Wall Street Journal: Efforts to Spotlight Private Equity’s Healthcare Stakes Struggle for Traction (8/6) – Democratic lawmakers seeking more information about private equity’s role in the health care sector have made little progress, as several bills have stalled in the face of opposition from industry groups. Some medical companies would be required to disclose ownership by private-equity and other financial firms under proposals advanced this year by Democratic lawmakers and regulators, who cited concerns about how private-equity investment in the medical sector affects patients and workers. Other lawmakers have questioned the disclosure push on the grounds that much private-equity ownership information in the health care sector is already public. The Health and Human Services Department and Medicare administrators already have the power to ask for ownership information, and under the Biden administration have been publicizing more data.
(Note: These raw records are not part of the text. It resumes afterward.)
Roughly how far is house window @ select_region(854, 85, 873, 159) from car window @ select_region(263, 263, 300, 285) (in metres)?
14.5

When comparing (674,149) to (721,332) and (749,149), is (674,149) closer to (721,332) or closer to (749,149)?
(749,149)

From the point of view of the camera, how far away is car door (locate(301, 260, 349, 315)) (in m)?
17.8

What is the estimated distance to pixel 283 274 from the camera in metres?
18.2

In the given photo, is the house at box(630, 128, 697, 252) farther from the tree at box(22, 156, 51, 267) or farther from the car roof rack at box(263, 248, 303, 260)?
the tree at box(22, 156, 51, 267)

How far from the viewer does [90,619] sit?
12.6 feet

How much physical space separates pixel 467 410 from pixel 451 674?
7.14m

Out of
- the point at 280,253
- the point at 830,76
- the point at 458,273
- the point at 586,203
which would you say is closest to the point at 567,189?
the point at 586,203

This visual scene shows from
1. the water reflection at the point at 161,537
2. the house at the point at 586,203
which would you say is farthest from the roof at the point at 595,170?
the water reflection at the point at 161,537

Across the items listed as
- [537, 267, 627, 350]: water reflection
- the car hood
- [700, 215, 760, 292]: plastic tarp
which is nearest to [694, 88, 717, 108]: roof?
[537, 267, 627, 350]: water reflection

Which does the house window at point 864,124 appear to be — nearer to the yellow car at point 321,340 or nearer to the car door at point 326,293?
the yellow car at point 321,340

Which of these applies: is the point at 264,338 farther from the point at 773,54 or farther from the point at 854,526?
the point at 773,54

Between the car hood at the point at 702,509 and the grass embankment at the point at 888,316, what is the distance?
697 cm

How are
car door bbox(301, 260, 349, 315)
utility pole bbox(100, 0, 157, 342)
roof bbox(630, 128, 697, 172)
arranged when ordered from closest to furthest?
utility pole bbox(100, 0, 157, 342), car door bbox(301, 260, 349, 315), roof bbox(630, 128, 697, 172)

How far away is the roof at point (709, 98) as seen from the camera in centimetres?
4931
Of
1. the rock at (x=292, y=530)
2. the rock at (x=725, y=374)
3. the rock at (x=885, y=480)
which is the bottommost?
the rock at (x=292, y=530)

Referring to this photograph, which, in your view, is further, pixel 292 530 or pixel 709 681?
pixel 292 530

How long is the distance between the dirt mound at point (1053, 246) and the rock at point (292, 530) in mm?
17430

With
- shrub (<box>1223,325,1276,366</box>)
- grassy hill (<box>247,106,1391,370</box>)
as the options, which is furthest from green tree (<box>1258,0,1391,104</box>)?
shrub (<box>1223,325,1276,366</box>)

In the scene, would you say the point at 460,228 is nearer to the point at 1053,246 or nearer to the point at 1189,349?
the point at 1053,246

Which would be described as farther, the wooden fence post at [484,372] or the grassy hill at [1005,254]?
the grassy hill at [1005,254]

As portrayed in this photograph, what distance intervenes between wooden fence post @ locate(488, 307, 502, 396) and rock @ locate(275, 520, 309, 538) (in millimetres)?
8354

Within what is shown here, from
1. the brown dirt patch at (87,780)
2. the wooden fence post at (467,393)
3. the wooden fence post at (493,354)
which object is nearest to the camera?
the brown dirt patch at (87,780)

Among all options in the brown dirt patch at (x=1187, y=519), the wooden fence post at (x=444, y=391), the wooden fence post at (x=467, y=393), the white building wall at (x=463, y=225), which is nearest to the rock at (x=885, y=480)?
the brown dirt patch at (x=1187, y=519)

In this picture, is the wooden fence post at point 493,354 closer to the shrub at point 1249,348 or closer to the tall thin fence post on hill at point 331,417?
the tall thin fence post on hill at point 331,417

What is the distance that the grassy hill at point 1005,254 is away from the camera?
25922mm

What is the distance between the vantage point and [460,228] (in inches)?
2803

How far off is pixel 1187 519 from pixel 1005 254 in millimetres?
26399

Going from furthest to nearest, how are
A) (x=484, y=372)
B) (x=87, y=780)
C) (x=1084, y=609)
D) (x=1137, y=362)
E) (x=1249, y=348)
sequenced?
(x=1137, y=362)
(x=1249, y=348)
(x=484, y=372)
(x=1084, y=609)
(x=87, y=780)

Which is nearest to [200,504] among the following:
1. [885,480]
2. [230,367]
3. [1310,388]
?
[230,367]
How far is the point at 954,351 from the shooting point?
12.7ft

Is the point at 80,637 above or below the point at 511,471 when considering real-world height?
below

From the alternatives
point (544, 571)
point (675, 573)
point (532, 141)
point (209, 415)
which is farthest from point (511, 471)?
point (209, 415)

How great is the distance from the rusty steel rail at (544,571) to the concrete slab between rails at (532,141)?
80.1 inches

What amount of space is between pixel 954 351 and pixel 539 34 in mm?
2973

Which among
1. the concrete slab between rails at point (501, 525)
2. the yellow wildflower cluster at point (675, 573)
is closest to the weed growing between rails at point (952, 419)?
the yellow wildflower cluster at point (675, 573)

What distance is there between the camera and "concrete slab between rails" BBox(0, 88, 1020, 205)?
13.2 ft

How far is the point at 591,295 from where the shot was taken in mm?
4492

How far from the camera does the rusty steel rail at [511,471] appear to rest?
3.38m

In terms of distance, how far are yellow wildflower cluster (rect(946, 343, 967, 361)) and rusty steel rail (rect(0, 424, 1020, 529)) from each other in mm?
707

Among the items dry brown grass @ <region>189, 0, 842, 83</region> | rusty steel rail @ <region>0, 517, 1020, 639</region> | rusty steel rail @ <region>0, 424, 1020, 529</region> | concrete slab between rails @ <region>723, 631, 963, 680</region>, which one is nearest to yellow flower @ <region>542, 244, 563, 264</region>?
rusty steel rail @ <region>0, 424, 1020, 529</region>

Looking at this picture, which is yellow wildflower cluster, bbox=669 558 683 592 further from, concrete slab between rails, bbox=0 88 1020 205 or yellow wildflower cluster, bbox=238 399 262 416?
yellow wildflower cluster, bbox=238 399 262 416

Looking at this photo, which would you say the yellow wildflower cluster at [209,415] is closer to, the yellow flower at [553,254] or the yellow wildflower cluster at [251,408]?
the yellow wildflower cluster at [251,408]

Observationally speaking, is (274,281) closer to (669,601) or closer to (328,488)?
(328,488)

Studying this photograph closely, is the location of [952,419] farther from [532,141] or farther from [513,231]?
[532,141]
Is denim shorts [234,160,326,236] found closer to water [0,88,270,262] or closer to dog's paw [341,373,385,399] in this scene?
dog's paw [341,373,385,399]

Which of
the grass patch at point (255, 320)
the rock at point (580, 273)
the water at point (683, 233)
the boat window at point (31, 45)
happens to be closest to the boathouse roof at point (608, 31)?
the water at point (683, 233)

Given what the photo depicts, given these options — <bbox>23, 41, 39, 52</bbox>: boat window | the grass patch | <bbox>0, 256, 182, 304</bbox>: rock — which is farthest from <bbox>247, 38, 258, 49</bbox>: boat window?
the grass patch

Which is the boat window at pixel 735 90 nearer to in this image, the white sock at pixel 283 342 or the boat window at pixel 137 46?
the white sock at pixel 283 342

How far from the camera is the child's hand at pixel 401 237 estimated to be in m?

Health Affairs: Facility Fees 101: What is all the Fuss About? (8/4) – Policy makers are increasingly turning their attention toward the prices health care providers charge private insurers, employer health plans, and their enrollees, and for good reason: Analyses highlight that private insurers pay nearly 2.5 times Medicare rates for hospital care and 1.2 times Medicare rates for physician care at the median. There is also considerable evidence that the prices providers negotiate with private insurers are increasingly a function of local provider market concentration as opposed to the resources necessary for providing care. One component of provider pricing growing in prominence is hospitals charging “facility fees” for care provided in outpatient and physician office settings that hospitals own or control. Facility fee charges are becoming more common as hospital systems have accelerated their purchase of ambulatory settings and practices, leading to higher overall costs for outpatient care.